TASK DETAILS | Write out the entries below once more, exactly, with the pictures left out.

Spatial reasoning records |
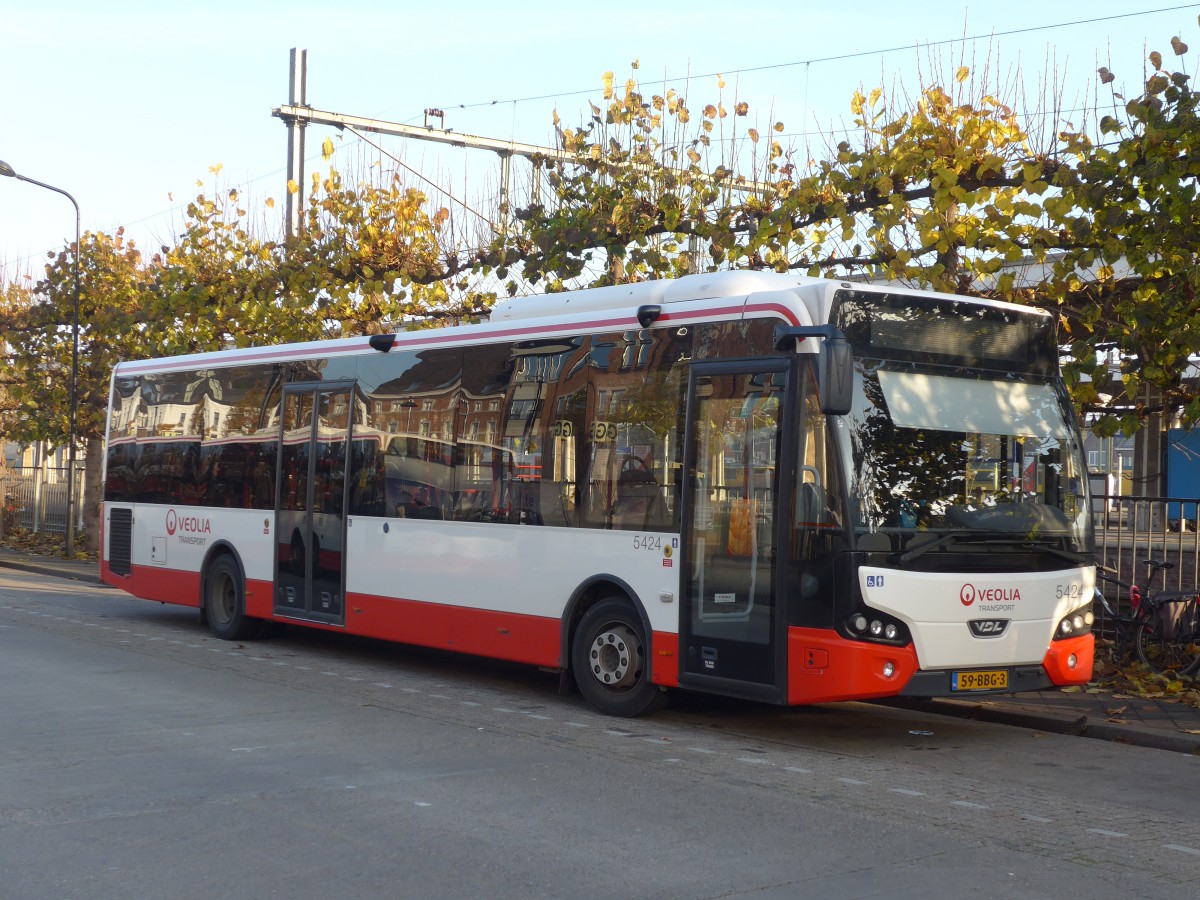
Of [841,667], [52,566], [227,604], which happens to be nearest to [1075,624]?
[841,667]

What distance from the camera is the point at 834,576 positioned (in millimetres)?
9117

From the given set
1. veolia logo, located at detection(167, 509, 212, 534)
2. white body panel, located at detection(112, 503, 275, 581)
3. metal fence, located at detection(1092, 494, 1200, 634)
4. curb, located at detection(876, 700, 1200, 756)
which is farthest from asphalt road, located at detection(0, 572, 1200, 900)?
veolia logo, located at detection(167, 509, 212, 534)

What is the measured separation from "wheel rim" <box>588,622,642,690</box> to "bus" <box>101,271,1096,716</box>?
2cm

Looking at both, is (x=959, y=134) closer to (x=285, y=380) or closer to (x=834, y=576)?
(x=834, y=576)

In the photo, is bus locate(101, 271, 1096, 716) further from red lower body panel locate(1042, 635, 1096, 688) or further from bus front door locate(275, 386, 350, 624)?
bus front door locate(275, 386, 350, 624)

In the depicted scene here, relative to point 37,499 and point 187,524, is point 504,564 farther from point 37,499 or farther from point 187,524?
point 37,499

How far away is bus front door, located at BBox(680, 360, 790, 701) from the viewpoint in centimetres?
947

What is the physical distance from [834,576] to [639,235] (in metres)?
8.28

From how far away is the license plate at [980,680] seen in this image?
9352 millimetres

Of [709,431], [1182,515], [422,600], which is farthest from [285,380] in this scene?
[1182,515]

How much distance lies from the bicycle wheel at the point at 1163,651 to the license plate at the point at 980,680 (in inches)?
138

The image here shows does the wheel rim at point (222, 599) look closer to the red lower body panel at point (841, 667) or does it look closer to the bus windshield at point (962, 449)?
the red lower body panel at point (841, 667)

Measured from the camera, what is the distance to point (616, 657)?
10750 millimetres

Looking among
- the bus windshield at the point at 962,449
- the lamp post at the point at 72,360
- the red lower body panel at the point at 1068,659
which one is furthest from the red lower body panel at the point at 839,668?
the lamp post at the point at 72,360
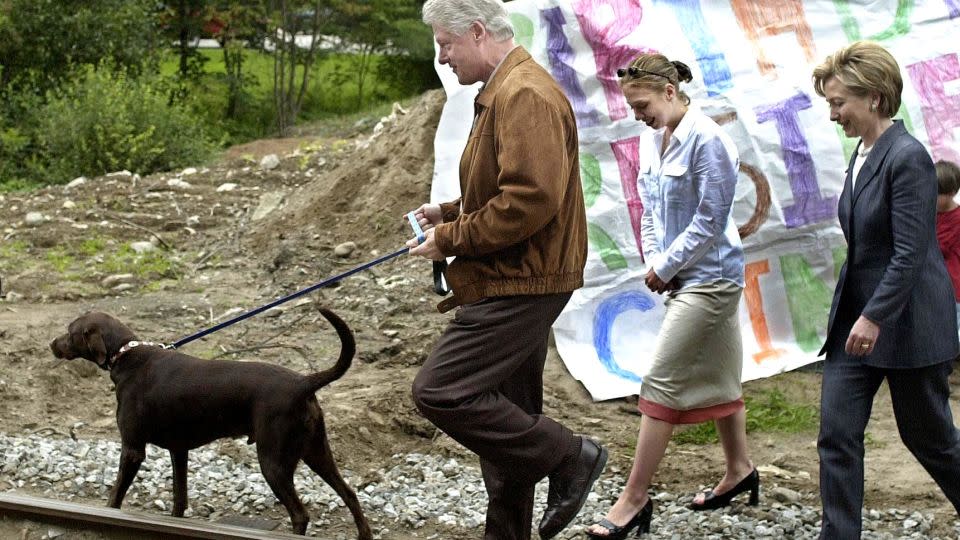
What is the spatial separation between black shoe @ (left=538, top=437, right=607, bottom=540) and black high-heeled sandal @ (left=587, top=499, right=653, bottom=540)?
1.47 ft

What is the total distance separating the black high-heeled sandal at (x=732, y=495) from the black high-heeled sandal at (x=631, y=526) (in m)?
0.34

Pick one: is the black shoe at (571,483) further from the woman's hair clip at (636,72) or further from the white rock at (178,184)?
the white rock at (178,184)

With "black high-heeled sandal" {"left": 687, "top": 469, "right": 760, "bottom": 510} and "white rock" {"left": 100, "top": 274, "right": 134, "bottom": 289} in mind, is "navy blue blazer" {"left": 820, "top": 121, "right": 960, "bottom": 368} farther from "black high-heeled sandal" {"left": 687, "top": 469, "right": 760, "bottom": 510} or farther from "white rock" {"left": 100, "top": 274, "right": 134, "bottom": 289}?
"white rock" {"left": 100, "top": 274, "right": 134, "bottom": 289}

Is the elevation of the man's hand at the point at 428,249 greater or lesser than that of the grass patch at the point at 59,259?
greater

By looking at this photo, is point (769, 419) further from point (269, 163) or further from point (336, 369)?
point (269, 163)

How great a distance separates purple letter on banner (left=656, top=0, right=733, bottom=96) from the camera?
7.95 metres

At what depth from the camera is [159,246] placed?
10.9 metres

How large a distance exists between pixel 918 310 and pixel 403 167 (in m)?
6.17

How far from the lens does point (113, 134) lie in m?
14.0

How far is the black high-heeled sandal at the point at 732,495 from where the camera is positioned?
5668 millimetres

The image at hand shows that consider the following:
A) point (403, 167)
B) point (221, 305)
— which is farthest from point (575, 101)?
point (221, 305)

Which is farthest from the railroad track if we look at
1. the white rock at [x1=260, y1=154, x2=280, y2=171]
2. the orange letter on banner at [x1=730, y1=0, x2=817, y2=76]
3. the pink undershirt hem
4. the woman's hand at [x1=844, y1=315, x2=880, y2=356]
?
the white rock at [x1=260, y1=154, x2=280, y2=171]

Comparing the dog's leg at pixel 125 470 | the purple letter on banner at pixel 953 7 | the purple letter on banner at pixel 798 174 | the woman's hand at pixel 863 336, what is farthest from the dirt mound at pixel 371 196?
the woman's hand at pixel 863 336

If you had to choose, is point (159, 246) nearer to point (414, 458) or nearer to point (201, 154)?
point (201, 154)
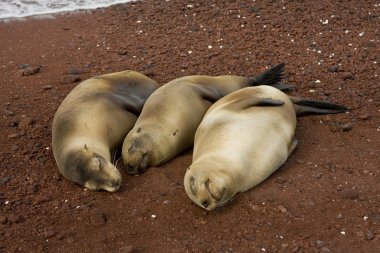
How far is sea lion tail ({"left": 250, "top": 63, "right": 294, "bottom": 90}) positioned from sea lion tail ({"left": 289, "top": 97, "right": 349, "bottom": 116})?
0.47 m

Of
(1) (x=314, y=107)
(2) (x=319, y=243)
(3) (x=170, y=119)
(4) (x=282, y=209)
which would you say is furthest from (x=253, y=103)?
(2) (x=319, y=243)

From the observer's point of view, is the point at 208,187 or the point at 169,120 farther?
the point at 169,120

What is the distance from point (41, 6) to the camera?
31.0ft

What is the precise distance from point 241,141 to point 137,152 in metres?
0.80

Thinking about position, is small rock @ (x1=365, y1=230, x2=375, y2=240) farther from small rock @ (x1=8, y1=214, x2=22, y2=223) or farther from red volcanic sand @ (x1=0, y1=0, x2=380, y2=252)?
small rock @ (x1=8, y1=214, x2=22, y2=223)

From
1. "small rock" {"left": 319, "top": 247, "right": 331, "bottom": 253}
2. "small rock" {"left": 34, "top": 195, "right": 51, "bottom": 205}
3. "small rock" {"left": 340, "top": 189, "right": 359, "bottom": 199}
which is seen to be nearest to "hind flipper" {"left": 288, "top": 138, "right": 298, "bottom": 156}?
"small rock" {"left": 340, "top": 189, "right": 359, "bottom": 199}

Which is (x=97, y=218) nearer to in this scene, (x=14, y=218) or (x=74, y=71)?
(x=14, y=218)

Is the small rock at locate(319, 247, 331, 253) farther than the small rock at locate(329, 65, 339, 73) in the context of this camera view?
No

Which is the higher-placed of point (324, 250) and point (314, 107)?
point (324, 250)

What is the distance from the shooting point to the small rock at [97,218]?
13.7 ft

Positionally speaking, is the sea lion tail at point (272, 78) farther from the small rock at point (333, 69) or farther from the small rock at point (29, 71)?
the small rock at point (29, 71)

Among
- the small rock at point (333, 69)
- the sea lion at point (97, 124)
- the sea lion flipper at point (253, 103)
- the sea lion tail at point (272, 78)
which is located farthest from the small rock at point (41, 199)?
the small rock at point (333, 69)

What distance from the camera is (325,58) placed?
665 cm

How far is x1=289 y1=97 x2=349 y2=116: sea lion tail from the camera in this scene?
5.53 m
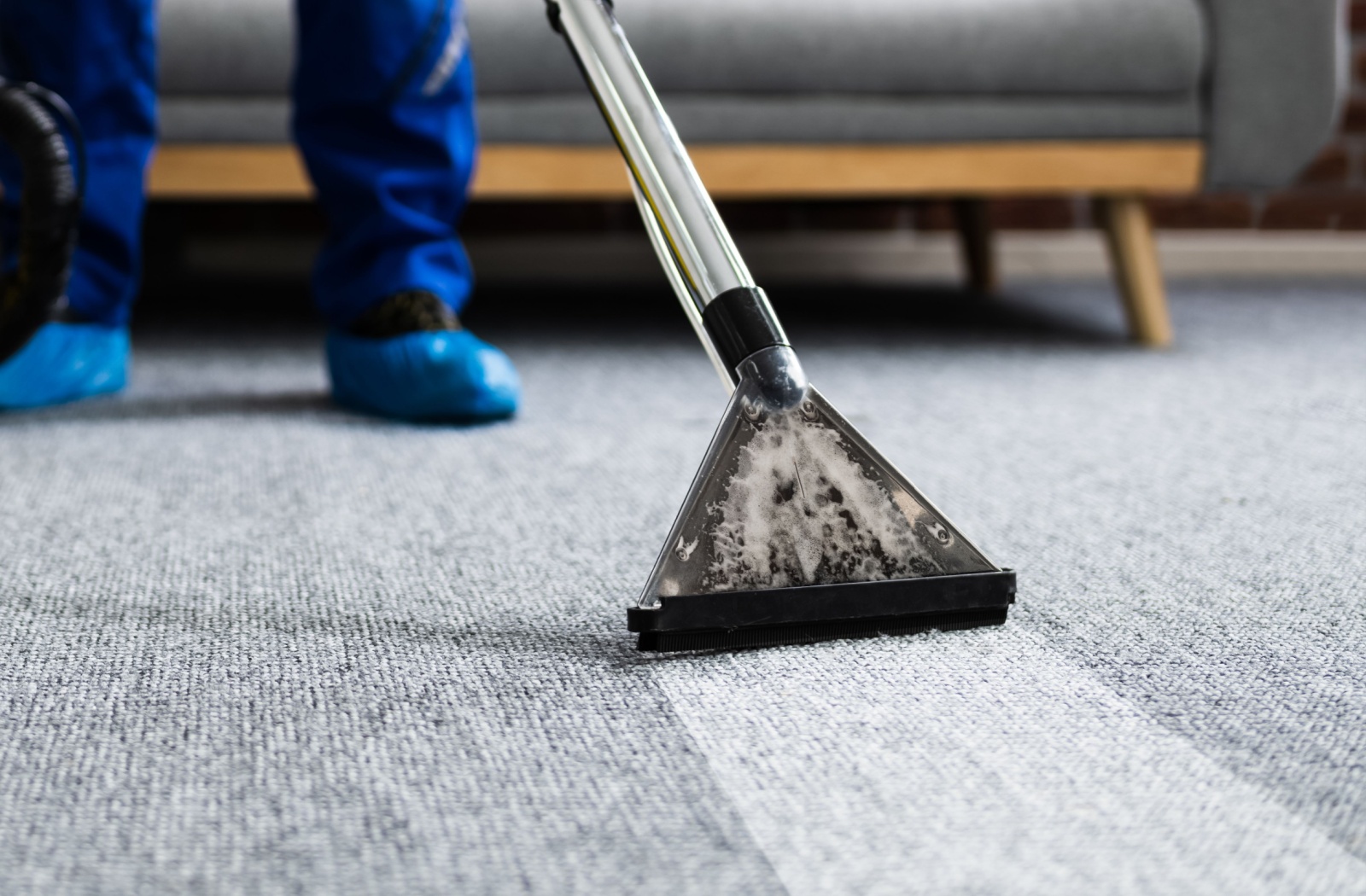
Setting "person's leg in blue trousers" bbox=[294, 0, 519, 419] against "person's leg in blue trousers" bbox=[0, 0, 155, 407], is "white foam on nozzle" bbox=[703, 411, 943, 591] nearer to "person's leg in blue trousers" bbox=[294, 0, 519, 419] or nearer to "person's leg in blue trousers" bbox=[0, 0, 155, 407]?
"person's leg in blue trousers" bbox=[294, 0, 519, 419]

RESULT OF THE TASK |
Of [841,667], [52,566], [227,604], which happens to be nearest to [1075,624]?
[841,667]

What distance from the camera is the point at 834,576 positioned (in millimetres)?
9117

From the given set
1. veolia logo, located at detection(167, 509, 212, 534)
2. white body panel, located at detection(112, 503, 275, 581)
3. metal fence, located at detection(1092, 494, 1200, 634)
4. curb, located at detection(876, 700, 1200, 756)
which is farthest from asphalt road, located at detection(0, 572, 1200, 900)?
veolia logo, located at detection(167, 509, 212, 534)

What is the measured separation from "wheel rim" <box>588,622,642,690</box> to "bus" <box>101,271,1096,716</box>?
2cm

Looking at both, is (x=959, y=134) closer to (x=285, y=380) or closer to (x=834, y=576)?
(x=834, y=576)

In the photo, is bus locate(101, 271, 1096, 716) further from red lower body panel locate(1042, 635, 1096, 688) or further from bus front door locate(275, 386, 350, 624)?
bus front door locate(275, 386, 350, 624)

In the depicted scene here, relative to point 37,499 and point 187,524, is point 504,564 farther from point 37,499 or farther from point 187,524?
point 37,499

How far away is bus front door, located at BBox(680, 360, 790, 701) from the viewpoint in centimetres?
947

What is the physical distance from [834,576] to [639,235] (in metres)?
8.28

From how far away is the license plate at [980,680] seen in this image?
9352 millimetres

Of [709,431], [1182,515], [422,600], which is farthest from [285,380] in this scene?
[1182,515]

How much distance lies from the bicycle wheel at the point at 1163,651 to the license plate at the point at 980,680 (in inches)?
138

The image here shows does the wheel rim at point (222, 599) look closer to the red lower body panel at point (841, 667) or does it look closer to the bus windshield at point (962, 449)?
the red lower body panel at point (841, 667)

Measured from the camera, what is the distance to point (616, 657)?
10750 millimetres

Looking among
- the bus windshield at the point at 962,449
- the lamp post at the point at 72,360
- the red lower body panel at the point at 1068,659
which one is furthest from the red lower body panel at the point at 839,668?
the lamp post at the point at 72,360
What is the spatial separation between black shoe @ (left=538, top=437, right=607, bottom=540) and black high-heeled sandal @ (left=587, top=499, right=653, bottom=540)?
1.47 ft

What is the total distance separating the black high-heeled sandal at (x=732, y=495) from the black high-heeled sandal at (x=631, y=526) (in m)?
0.34

Pick one: is the black shoe at (571,483) further from the woman's hair clip at (636,72) or further from the white rock at (178,184)?
the white rock at (178,184)

With "black high-heeled sandal" {"left": 687, "top": 469, "right": 760, "bottom": 510} and "white rock" {"left": 100, "top": 274, "right": 134, "bottom": 289} in mind, is "navy blue blazer" {"left": 820, "top": 121, "right": 960, "bottom": 368} farther from "black high-heeled sandal" {"left": 687, "top": 469, "right": 760, "bottom": 510} or farther from "white rock" {"left": 100, "top": 274, "right": 134, "bottom": 289}?
"white rock" {"left": 100, "top": 274, "right": 134, "bottom": 289}

Is the elevation of the man's hand at the point at 428,249 greater or lesser than that of the grass patch at the point at 59,259?
greater

By looking at this photo, is point (769, 419) further from point (269, 163) or further from point (336, 369)?
point (269, 163)

How great a distance separates purple letter on banner (left=656, top=0, right=733, bottom=96) from the camera?
7.95 metres

At what depth from the camera is [159,246] placed?
10.9 metres

How large a distance exists between pixel 918 310 and pixel 403 167 (in m)?
6.17

How far from the lens does point (113, 134) lie in m?
14.0

How far is the black high-heeled sandal at the point at 732,495 from where the camera is positioned?
5668 millimetres

The image at hand shows that consider the following:
A) point (403, 167)
B) point (221, 305)
— which is farthest from point (575, 101)?
point (221, 305)

Which is farthest from the railroad track if we look at
1. the white rock at [x1=260, y1=154, x2=280, y2=171]
2. the orange letter on banner at [x1=730, y1=0, x2=817, y2=76]
3. the pink undershirt hem
4. the woman's hand at [x1=844, y1=315, x2=880, y2=356]
?
the white rock at [x1=260, y1=154, x2=280, y2=171]

Comparing the dog's leg at pixel 125 470 | the purple letter on banner at pixel 953 7 | the purple letter on banner at pixel 798 174 | the woman's hand at pixel 863 336, what is farthest from the dirt mound at pixel 371 196?
the woman's hand at pixel 863 336

If you had to choose, is point (159, 246) nearer to point (414, 458) or nearer to point (201, 154)?
point (201, 154)
How far is sea lion tail ({"left": 250, "top": 63, "right": 294, "bottom": 90}) positioned from sea lion tail ({"left": 289, "top": 97, "right": 349, "bottom": 116})?
0.47 m

Of
(1) (x=314, y=107)
(2) (x=319, y=243)
(3) (x=170, y=119)
(4) (x=282, y=209)
which would you say is furthest from (x=253, y=103)?
(2) (x=319, y=243)

From the observer's point of view, is the point at 208,187 or the point at 169,120 farther?
the point at 169,120

What is the distance from point (41, 6) to the camera?
31.0ft

What is the precise distance from point 241,141 to point 137,152 in metres?
0.80

Thinking about position, is small rock @ (x1=365, y1=230, x2=375, y2=240) farther from small rock @ (x1=8, y1=214, x2=22, y2=223) or farther from red volcanic sand @ (x1=0, y1=0, x2=380, y2=252)?
small rock @ (x1=8, y1=214, x2=22, y2=223)

From
1. "small rock" {"left": 319, "top": 247, "right": 331, "bottom": 253}
2. "small rock" {"left": 34, "top": 195, "right": 51, "bottom": 205}
3. "small rock" {"left": 340, "top": 189, "right": 359, "bottom": 199}
which is seen to be nearest to "hind flipper" {"left": 288, "top": 138, "right": 298, "bottom": 156}?
"small rock" {"left": 340, "top": 189, "right": 359, "bottom": 199}

Which is (x=97, y=218) nearer to in this scene, (x=14, y=218) or (x=74, y=71)?
(x=14, y=218)

Is the small rock at locate(319, 247, 331, 253) farther than the small rock at locate(329, 65, 339, 73) in the context of this camera view?
No

Which is the higher-placed of point (324, 250) and point (314, 107)?
point (324, 250)

What is the distance from the shooting point to the small rock at [97,218]?
13.7 ft

Positionally speaking, is the sea lion tail at point (272, 78) farther from the small rock at point (333, 69) or farther from the small rock at point (29, 71)?
the small rock at point (29, 71)

Among
- the small rock at point (333, 69)
- the sea lion at point (97, 124)
- the sea lion flipper at point (253, 103)
- the sea lion tail at point (272, 78)
which is located farthest from the small rock at point (41, 199)?
the small rock at point (333, 69)

What distance from the camera is (325,58) placed?
665 cm

How far is x1=289 y1=97 x2=349 y2=116: sea lion tail from the camera in this scene?
5.53 m
Setting "person's leg in blue trousers" bbox=[294, 0, 519, 419] against "person's leg in blue trousers" bbox=[0, 0, 155, 407], is "white foam on nozzle" bbox=[703, 411, 943, 591] nearer to "person's leg in blue trousers" bbox=[294, 0, 519, 419] or nearer to "person's leg in blue trousers" bbox=[0, 0, 155, 407]?
"person's leg in blue trousers" bbox=[294, 0, 519, 419]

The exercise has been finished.